▸ **ROWS**
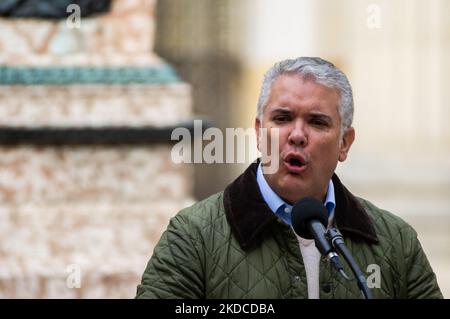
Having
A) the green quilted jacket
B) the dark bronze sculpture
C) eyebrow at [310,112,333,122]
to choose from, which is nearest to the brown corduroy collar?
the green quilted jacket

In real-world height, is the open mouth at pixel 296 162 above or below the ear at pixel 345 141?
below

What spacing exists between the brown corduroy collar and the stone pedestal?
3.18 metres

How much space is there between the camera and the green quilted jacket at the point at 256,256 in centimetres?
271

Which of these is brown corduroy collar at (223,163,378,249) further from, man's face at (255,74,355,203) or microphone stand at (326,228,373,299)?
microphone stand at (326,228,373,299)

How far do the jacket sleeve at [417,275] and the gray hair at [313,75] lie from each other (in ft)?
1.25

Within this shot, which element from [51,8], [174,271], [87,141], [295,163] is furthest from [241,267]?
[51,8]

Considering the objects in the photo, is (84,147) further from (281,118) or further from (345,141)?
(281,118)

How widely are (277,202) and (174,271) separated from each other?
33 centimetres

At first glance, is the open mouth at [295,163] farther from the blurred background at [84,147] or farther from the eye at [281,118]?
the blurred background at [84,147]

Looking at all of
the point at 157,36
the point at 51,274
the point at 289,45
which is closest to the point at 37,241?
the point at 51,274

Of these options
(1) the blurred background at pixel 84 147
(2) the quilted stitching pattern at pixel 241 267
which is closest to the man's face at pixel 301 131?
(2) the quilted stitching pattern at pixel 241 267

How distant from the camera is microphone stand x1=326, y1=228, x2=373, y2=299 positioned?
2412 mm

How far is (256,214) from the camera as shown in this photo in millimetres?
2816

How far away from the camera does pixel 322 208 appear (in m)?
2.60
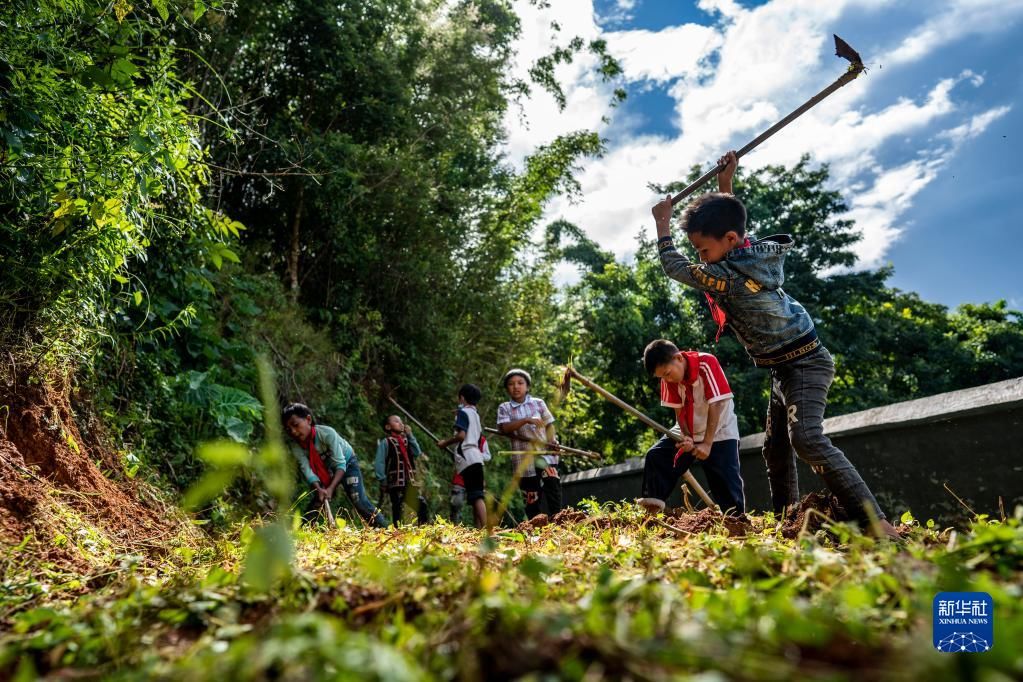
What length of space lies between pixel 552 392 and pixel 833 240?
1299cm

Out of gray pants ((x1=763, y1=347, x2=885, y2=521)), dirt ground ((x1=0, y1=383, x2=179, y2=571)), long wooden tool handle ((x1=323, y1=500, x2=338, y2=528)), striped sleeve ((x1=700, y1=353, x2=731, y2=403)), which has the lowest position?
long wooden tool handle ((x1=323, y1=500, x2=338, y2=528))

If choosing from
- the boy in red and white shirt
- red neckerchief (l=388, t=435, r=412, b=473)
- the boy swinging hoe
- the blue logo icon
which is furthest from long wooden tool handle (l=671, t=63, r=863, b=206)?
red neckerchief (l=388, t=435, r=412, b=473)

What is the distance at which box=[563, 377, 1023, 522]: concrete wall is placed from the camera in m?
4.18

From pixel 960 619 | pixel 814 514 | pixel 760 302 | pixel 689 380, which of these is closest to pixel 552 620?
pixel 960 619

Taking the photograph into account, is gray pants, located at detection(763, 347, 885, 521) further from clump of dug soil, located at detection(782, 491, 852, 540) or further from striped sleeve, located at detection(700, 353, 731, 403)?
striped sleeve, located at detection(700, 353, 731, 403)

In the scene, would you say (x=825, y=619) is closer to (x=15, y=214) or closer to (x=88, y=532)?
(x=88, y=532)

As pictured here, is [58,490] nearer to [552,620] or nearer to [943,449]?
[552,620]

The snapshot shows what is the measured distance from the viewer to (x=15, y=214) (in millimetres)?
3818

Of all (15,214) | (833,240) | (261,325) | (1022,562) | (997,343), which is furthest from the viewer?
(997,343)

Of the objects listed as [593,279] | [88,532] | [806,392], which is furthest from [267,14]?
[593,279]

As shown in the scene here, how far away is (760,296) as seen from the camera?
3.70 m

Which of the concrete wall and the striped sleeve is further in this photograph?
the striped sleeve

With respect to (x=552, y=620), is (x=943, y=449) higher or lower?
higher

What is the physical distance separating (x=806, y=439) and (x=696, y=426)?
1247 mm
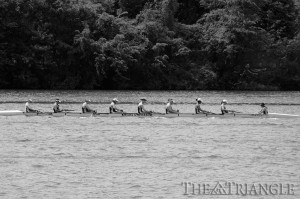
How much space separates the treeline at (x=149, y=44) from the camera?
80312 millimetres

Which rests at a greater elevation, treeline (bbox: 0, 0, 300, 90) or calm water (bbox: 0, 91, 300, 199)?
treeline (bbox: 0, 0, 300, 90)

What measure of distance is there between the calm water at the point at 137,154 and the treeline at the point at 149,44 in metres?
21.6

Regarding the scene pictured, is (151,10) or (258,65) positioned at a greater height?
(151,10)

--

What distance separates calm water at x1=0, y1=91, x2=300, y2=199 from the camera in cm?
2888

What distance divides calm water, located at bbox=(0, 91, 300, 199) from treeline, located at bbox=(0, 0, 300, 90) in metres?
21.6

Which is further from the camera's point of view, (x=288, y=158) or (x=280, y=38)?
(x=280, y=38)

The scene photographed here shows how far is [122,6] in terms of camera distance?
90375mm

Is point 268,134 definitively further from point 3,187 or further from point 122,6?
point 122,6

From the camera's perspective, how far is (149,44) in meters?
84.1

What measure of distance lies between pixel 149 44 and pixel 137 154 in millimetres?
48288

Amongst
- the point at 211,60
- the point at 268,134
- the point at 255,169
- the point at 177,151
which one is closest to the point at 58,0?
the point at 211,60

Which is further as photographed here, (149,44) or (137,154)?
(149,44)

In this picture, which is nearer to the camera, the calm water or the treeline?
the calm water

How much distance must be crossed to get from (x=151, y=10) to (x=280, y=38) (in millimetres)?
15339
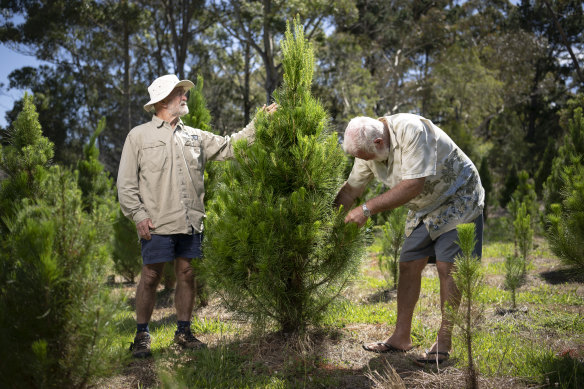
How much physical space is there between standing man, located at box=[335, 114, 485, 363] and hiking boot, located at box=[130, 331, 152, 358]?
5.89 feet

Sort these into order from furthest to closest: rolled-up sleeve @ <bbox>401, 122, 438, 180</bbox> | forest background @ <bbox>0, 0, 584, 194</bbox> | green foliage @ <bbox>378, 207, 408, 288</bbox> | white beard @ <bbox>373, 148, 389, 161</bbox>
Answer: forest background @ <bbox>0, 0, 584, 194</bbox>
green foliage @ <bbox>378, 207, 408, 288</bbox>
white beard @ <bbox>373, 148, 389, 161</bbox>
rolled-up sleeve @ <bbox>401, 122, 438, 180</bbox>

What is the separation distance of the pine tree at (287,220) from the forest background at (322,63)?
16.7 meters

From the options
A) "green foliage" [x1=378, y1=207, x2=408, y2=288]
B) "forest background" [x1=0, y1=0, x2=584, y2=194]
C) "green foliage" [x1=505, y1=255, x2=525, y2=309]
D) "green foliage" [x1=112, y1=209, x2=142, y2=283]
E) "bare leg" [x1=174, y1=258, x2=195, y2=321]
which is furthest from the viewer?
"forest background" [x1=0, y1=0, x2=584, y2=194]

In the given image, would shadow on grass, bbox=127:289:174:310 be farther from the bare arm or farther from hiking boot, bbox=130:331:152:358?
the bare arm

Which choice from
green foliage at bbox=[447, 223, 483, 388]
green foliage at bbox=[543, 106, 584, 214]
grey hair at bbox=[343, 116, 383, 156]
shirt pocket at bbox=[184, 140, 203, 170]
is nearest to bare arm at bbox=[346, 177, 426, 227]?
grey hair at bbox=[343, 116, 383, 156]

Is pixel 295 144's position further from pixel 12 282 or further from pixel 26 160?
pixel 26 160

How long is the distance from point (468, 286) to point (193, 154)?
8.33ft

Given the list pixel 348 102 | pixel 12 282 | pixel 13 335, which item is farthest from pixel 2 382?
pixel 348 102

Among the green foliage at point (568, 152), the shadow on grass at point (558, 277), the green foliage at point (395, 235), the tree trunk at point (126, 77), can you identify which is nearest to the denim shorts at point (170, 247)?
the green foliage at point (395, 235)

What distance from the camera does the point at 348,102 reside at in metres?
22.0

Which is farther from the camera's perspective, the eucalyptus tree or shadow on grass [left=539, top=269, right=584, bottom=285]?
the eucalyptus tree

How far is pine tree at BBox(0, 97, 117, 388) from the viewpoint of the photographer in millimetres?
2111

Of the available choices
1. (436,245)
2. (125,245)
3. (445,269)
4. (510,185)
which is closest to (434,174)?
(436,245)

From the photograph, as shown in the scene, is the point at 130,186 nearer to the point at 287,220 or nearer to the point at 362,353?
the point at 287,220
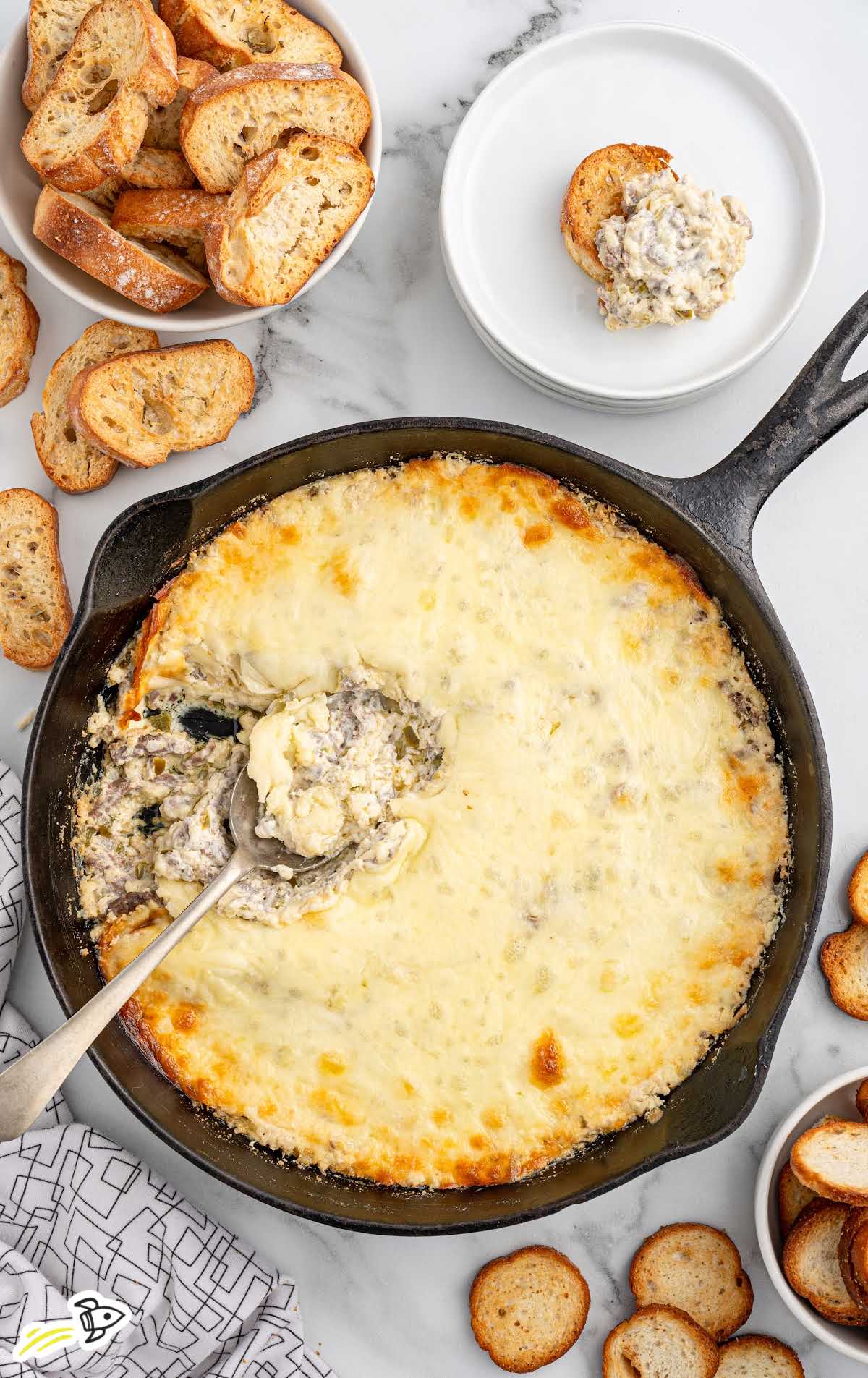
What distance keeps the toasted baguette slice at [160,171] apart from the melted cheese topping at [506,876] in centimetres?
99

* * *

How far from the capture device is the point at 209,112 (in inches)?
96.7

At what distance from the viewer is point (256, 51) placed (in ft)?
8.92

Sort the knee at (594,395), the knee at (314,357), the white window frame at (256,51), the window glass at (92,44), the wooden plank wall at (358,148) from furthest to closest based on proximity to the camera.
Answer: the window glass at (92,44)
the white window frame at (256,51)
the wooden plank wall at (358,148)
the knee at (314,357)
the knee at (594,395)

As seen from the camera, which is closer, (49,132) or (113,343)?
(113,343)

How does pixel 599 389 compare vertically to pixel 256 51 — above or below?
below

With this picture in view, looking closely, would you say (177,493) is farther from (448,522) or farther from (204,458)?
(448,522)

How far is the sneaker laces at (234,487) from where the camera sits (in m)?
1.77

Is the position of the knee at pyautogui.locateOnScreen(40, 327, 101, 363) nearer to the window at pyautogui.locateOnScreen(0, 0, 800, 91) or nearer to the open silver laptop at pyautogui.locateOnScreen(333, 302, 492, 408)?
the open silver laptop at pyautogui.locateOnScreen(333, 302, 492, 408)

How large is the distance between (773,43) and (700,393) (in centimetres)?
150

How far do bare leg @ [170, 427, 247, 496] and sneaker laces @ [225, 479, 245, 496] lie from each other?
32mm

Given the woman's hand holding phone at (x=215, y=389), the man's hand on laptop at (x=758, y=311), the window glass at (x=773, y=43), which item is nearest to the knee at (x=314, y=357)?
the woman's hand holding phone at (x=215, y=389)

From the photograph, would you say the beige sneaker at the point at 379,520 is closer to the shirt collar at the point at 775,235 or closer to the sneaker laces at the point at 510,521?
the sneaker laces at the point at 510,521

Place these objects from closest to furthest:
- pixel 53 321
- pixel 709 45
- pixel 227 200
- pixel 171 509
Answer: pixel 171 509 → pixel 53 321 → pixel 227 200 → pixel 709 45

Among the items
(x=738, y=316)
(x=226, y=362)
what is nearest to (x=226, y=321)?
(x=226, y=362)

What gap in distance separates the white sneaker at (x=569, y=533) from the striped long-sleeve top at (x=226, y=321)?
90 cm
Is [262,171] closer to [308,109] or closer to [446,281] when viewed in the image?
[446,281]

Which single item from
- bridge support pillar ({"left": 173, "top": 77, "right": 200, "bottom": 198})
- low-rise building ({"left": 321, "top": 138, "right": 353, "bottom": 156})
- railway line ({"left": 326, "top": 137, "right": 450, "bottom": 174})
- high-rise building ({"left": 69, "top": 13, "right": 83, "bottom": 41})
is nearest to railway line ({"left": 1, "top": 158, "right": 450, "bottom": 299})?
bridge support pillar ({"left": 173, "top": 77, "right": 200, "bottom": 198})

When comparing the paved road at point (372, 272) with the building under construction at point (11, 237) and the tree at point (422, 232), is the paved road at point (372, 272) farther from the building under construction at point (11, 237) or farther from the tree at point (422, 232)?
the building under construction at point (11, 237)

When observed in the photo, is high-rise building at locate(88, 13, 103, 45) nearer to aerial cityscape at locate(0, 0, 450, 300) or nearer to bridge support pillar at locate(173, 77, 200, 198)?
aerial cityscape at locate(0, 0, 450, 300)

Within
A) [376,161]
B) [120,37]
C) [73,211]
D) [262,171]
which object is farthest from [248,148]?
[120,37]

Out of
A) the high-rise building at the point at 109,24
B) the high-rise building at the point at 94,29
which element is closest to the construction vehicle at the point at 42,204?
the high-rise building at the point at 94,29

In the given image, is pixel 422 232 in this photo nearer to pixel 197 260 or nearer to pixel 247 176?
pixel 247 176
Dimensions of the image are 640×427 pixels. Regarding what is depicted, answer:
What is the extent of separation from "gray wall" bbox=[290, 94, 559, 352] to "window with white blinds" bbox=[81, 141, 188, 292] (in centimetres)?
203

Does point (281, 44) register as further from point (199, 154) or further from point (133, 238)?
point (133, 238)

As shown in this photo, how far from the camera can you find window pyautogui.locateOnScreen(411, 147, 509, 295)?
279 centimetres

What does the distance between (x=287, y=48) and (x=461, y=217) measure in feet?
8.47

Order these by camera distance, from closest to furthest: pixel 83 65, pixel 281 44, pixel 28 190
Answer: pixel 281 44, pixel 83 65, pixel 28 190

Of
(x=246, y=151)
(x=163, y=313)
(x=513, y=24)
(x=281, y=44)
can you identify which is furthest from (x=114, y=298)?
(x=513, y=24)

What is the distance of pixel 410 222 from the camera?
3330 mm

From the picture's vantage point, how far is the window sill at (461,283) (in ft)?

▸ **WHAT IS BEING ASKED**
Show each line of the records above that contains the string "height". Case counts, so a match must have the same uppercase and lowercase letters.

▸ **RESPONSE TO THE TASK**
In real-world height, is the open mouth at pixel 296 162 above or below the ear at pixel 345 141?
Regarding the scene pictured, is (151,10) or (258,65) positioned at a greater height?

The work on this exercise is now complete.